“Happy Birthday, old lady,” Missy said with a grin, handing me an extra-large iced coffee.
My bestie was beautiful, inside and out; tiny with wild curls and perfect mocha-colored skin. Her fashion sense was Boho-chic slash artsy-fartsy slash I’ll wear whatever’s clean, evidenced by the gypsy skirt, combat boots and concert t-shirt she was wearing. Somehow Missy made it work and look fabulous. Her normally dark curly hair was enhanced with purple and pink braids this week.
“Chocolate syrup?” I asked, gratefully taking the cup from her and ignoring the insult. She was forty-two. She’d earned her old lady status several years ago.
“Two squirts for the birthday girl,” she replied, winking.
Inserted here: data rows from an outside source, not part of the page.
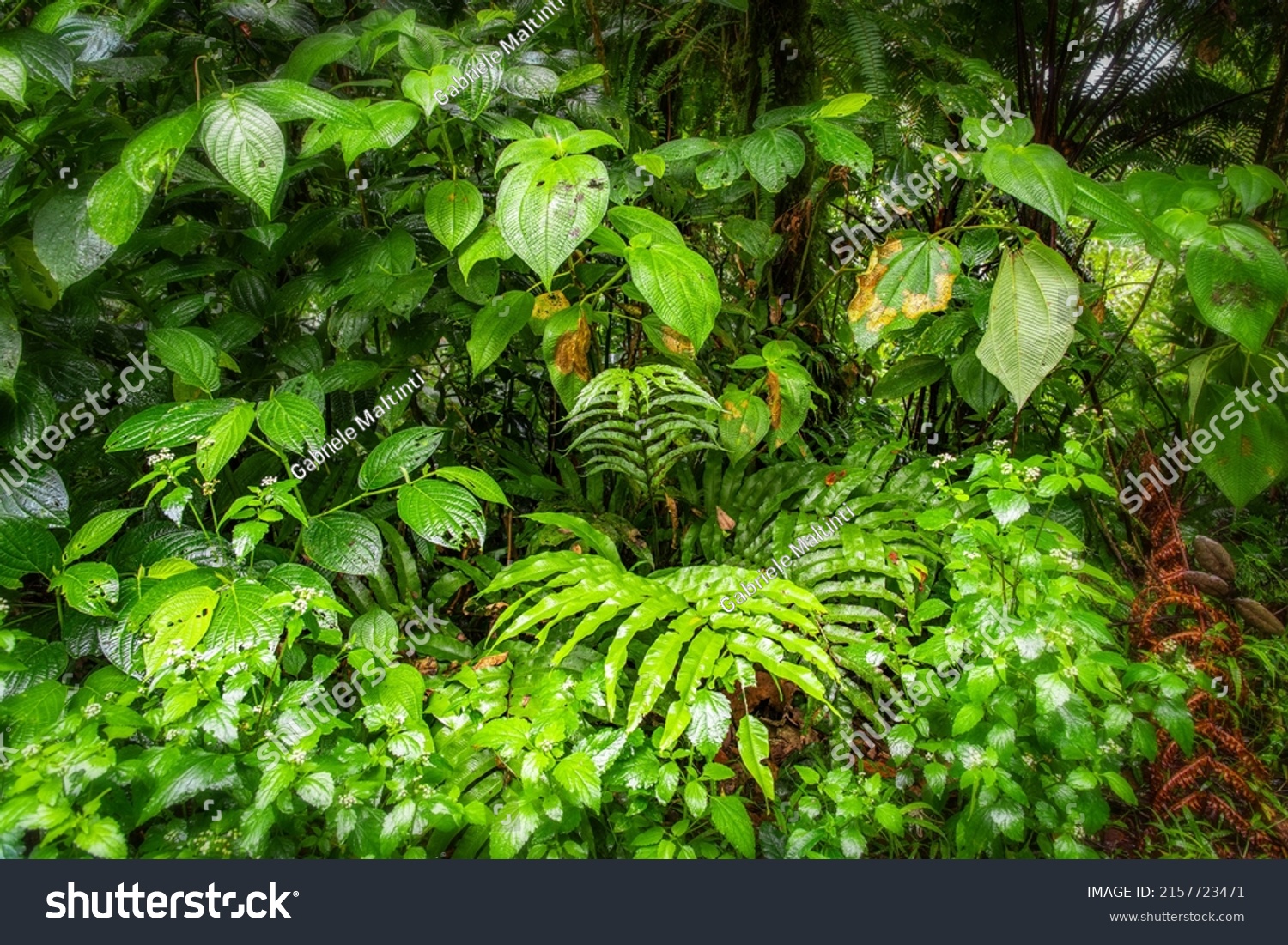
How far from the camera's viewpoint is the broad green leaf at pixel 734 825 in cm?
145

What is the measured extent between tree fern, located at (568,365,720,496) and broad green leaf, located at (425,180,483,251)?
403 millimetres

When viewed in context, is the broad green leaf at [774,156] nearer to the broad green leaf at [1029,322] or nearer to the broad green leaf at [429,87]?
the broad green leaf at [1029,322]

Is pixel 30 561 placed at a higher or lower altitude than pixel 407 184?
lower

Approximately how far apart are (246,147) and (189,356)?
0.50 meters

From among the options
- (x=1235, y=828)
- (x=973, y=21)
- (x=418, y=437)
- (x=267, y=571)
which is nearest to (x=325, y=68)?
(x=418, y=437)

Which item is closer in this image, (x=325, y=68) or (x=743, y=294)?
(x=325, y=68)

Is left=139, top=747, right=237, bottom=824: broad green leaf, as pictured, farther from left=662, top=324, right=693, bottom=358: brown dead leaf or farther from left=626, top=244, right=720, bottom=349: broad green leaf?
left=662, top=324, right=693, bottom=358: brown dead leaf

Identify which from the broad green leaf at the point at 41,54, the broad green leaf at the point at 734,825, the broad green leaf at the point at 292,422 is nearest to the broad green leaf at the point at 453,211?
the broad green leaf at the point at 292,422

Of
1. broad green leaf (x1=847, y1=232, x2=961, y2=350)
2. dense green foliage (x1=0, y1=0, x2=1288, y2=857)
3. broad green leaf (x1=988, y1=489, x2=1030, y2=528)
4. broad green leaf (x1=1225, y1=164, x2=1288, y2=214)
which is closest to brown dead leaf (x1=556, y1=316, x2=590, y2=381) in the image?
dense green foliage (x1=0, y1=0, x2=1288, y2=857)

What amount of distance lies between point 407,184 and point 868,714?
60.1 inches

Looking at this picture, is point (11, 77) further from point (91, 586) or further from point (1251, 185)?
point (1251, 185)

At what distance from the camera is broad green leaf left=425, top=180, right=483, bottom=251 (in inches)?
66.6

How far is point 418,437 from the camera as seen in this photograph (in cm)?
181

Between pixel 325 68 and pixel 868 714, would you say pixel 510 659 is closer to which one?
pixel 868 714
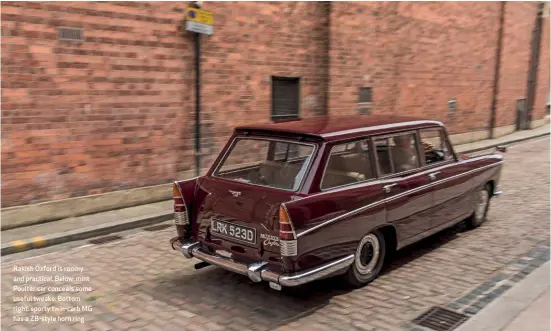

“Thank you, and I think I’ve failed at life,” I announced as I walked through the piles of red, yellow and orange fallen leaves. The crunch beneath my sensible shoes was wildly satisfying. Being a few minutes late for work was risky, but indulging in caffeine with my best friend was necessary.
The park had seen better days but was still lovely in a small-town way. It was full of old gnarled trees that Missy and I had climbed as children. Rows of purple blossoming mums lined the perimeter and a few hardy marigolds still clung to life, even though an early cold snap had withered everything else. The local ladies club—The Gladiolas—maintained the area. Normally the ladies did more gossiping than gardening, but a few of the old gals clearly had green thumbs.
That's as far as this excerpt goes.